EREV: de quoi parle‑t‑on exactement?
- Architecture « série »: les roues sont entraînées par des moteurs électriques; un petit moteur thermique sert uniquement de générateur pour recharger en roulant ou maintenir la charge.
- Avantages attendus: couple instantané d’un EV, « endurance » en remorquage et longs trajets sans dépendre du réseau de recharge; coût batterie réduit.
- Zone grise: Ford ne précise pas encore si la prochaine Lightning EREV sera rechargeable sur prise (PHEV/EREV) ou non. Ce point est crucial pour la classification réglementaire et les incitations.
💡 Bon à savoir
En Europe, un EREV « rechargeable » est généralement traité comme un PHEV (facteur d’utilité électrique WLTP). Sans recharge externe, c’est un HEV, avec des avantages réglementaires bien moindres. Après 2035, tout véhicule neuf intégrant un moteur thermique pour brûler du carburant fossile est, en l’état, hors du champ autorisé (hors exception e‑fuels très encadrée).

◆ Données fournies:

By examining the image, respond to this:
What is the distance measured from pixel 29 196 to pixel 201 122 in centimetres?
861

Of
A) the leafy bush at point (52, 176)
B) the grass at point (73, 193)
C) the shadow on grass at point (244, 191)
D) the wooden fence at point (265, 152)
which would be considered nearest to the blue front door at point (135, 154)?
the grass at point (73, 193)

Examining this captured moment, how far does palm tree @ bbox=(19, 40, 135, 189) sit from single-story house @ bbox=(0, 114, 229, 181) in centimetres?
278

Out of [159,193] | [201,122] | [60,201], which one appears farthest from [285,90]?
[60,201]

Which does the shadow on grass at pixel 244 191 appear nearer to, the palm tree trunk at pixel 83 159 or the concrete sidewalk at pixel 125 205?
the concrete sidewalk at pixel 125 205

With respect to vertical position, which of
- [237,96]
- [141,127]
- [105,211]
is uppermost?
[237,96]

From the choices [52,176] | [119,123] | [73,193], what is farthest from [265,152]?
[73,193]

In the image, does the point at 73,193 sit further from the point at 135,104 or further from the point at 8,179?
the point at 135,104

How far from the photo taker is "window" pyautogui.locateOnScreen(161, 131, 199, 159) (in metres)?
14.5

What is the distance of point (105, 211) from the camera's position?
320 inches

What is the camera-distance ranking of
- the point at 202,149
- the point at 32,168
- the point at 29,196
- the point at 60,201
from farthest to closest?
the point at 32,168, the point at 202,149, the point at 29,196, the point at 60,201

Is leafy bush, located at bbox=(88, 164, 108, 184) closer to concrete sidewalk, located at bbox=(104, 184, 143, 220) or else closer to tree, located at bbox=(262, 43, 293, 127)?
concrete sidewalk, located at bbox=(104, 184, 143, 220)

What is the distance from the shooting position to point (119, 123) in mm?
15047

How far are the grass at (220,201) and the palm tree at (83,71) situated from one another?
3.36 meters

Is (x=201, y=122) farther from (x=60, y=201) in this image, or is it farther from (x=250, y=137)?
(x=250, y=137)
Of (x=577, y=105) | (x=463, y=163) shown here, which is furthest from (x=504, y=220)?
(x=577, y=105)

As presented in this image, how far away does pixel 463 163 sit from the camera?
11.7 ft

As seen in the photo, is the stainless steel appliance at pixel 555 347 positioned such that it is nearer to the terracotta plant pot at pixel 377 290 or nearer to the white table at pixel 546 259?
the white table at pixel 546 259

◆ Consigne: Recopie l'extrait sur les EREV en commençant par « - Zone grise: Ford » et en allant jusqu'à « e‑fuels très encadrée). ». Rebaptise partout « PHEV » en « hybride rechargeable ».

◆ Exercice corrigé:
- Zone grise: Ford ne précise pas encore si la prochaine Lightning EREV sera rechargeable sur prise (hybride rechargeable/EREV) ou non. Ce point est crucial pour la classification réglementaire et les incitations.
💡 Bon à savoir
En Europe, un EREV « rechargeable » est généralement traité comme un hybride rechargeable (facteur d’utilité électrique WLTP). Sans recharge externe, c’est un HEV, avec des avantages réglementaires bien moindres. Après 2035, tout véhicule neuf intégrant un moteur thermique pour brûler du carburant fossile est, en l’état, hors du champ autorisé (hors exception e‑fuels très encadrée).